Among them are accusations (and refutations) of racial bias in facial recognition algorithms, poor software performance and resentment among those monitored.
There is an added dimension with workplace surveillance: People reportedly are telling supervisor-spies to pound sand, and leaving their jobs rather than be watched continuously.
A global, cross-industry survey paid for by cloud-services vendor VMware finds that 70 percent of 7,600 large firms responding to queries are using or preparing to use digital surveillance to make sure remote employees are working.
About 40 percent of organizations monitoring or planning to monitor workers are reporting “drastically increased” or “increased” attrition, according to the survey, conducted by independent research firm Vanson Bourne.
Twenty-nine percent of surveyed companies who are acting on mistrust are using video surveillance; 28 percent of use attention-tracking webcams.
Other aspects of the digital office being watched are email, browsing, collaboration tools and keyboard activity.
Employees could be quitting on principle. Surveillance might just be a symptom of a company culture that they disagree with. Or the workers could be fed up with buggy, biased or time-wasting apps.
A Washington Post article focusing on contract attorneys who work remotely from employing firms sketches a new “underclass” of workers whose worth to companies is on par with Internet of Things devices.
In the story, a contract employee complains that items of her appearance that differ from her lighter-skinned coworkers — Bantu knots in her hair, for instance — caused the face biometric algorithm to question whether she should be trusted.
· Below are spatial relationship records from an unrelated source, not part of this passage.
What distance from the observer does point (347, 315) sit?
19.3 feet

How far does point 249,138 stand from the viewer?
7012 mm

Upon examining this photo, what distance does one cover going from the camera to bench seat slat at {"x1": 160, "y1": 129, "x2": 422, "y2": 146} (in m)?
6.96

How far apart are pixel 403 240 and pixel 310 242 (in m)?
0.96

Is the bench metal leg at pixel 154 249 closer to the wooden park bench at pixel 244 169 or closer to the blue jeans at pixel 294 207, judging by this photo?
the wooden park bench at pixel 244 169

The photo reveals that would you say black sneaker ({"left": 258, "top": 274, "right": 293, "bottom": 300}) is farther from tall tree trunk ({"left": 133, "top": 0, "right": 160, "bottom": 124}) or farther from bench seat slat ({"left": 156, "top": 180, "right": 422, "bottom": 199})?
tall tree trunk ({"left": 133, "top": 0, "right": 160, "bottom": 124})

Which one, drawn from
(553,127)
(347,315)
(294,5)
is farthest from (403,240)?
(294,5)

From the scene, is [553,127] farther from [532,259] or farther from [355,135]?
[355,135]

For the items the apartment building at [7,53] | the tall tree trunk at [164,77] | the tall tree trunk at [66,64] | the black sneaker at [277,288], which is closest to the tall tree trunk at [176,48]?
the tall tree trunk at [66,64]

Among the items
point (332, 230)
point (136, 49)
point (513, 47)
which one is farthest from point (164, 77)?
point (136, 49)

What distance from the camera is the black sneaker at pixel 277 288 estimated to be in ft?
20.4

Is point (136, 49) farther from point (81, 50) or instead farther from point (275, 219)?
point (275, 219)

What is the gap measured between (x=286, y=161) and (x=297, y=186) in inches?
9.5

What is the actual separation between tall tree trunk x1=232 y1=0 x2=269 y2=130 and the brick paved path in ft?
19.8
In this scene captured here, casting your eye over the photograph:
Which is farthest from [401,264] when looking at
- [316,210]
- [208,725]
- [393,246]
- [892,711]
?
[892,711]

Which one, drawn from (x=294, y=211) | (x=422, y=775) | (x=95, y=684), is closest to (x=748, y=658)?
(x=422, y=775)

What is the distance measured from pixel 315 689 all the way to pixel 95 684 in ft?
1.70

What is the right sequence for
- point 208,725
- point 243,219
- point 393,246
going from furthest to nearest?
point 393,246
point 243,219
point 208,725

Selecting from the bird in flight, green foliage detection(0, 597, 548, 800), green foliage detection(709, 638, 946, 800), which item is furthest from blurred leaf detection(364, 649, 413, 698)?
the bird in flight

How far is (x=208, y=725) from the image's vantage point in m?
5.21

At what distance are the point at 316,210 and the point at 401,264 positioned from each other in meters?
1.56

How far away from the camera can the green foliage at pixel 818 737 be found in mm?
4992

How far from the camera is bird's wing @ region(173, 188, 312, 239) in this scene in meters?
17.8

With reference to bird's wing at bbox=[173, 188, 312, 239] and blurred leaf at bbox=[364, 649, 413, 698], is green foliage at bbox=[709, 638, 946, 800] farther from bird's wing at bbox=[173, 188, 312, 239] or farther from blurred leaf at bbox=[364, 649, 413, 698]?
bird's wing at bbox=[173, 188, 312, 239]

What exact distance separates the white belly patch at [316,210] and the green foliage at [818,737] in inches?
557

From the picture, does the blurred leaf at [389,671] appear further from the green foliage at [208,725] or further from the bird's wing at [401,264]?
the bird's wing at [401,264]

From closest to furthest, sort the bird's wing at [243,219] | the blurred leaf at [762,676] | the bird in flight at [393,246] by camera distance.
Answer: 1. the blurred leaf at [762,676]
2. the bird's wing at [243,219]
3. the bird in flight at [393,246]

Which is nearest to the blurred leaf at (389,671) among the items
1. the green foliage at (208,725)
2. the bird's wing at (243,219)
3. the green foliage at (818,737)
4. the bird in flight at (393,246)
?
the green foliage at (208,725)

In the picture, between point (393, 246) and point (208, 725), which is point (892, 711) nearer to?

Sometimes, she was forced to rescan her face from three angles 25 times or more in a day. The lawyer claimed her supervisors did not take the situation seriously, even though hers was a demanding, high-productivity job.
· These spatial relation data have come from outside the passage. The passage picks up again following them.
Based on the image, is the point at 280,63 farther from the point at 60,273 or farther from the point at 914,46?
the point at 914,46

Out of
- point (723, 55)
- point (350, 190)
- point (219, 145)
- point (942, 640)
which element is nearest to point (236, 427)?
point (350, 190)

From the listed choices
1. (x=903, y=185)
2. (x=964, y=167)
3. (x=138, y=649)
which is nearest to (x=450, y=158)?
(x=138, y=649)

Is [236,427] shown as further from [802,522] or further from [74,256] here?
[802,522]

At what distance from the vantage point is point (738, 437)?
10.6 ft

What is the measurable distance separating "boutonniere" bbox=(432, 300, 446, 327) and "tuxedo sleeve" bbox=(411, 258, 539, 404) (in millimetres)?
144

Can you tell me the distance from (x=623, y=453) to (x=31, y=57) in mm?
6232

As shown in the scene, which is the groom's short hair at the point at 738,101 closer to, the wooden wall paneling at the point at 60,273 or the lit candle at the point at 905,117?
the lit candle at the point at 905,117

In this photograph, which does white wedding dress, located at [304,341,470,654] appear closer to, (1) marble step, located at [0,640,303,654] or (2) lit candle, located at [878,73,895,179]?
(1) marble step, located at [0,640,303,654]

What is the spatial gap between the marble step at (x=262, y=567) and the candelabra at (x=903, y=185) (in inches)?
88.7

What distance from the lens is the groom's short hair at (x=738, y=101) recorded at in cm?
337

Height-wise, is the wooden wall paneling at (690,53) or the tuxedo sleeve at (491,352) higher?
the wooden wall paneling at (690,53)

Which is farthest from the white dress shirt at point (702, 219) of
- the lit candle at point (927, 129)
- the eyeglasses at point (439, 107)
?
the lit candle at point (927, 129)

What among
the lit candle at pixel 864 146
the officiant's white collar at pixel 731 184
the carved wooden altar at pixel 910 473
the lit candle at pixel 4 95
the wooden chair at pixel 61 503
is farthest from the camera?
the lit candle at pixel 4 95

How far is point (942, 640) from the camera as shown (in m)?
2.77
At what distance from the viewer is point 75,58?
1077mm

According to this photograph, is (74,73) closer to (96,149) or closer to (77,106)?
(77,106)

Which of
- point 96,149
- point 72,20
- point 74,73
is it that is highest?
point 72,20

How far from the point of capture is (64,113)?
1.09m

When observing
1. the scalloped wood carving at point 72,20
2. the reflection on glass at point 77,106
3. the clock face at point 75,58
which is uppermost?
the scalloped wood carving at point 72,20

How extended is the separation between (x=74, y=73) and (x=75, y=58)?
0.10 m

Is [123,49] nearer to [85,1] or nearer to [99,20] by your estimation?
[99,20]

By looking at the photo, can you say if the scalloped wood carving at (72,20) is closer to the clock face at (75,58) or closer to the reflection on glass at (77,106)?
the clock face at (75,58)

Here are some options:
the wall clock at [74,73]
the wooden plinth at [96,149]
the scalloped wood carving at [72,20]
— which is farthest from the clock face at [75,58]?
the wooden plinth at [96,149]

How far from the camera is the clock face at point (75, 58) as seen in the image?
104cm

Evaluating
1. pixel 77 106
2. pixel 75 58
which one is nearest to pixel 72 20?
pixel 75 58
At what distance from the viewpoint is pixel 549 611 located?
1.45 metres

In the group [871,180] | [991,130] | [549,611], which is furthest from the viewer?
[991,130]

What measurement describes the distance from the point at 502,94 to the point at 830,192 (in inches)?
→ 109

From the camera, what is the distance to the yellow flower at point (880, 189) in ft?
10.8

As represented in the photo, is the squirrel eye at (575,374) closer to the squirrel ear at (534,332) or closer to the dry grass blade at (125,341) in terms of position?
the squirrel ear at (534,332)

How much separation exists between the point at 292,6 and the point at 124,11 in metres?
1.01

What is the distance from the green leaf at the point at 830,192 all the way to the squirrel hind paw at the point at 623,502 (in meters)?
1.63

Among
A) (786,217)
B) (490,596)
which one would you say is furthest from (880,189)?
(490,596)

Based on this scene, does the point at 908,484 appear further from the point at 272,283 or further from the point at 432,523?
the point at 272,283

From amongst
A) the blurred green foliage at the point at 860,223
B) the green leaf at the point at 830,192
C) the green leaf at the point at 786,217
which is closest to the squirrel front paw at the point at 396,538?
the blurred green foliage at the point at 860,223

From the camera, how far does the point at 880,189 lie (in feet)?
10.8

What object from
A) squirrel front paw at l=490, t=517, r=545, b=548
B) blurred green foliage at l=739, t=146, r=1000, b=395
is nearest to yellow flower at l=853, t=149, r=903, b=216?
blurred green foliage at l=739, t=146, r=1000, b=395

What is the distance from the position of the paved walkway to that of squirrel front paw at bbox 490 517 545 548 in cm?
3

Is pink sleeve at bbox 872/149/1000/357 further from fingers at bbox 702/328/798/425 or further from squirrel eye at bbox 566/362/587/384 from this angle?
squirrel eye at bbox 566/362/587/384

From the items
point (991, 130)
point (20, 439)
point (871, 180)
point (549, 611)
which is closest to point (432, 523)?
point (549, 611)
Not mentioned in either piece is the fact that these applications can record all of the audio and the images surrounding an employ every second they are operating. Even people who are solidly part of the team likely would not want a supervisor to sit with them in their home staring at them as they work.
Proctoring apps, which perform ID authentication, object recognition, behavior monitoring and, sometimes, so-called emotion recognition, have many of the same shortcomings.
They are more likely to misidentify people of color, particularly women of color, than white male counterparts, and they reportedly throw time-consuming errors during timed exams.
The matter has drawn the attention some U.S. senators who a year ago asked the industry to account for itself.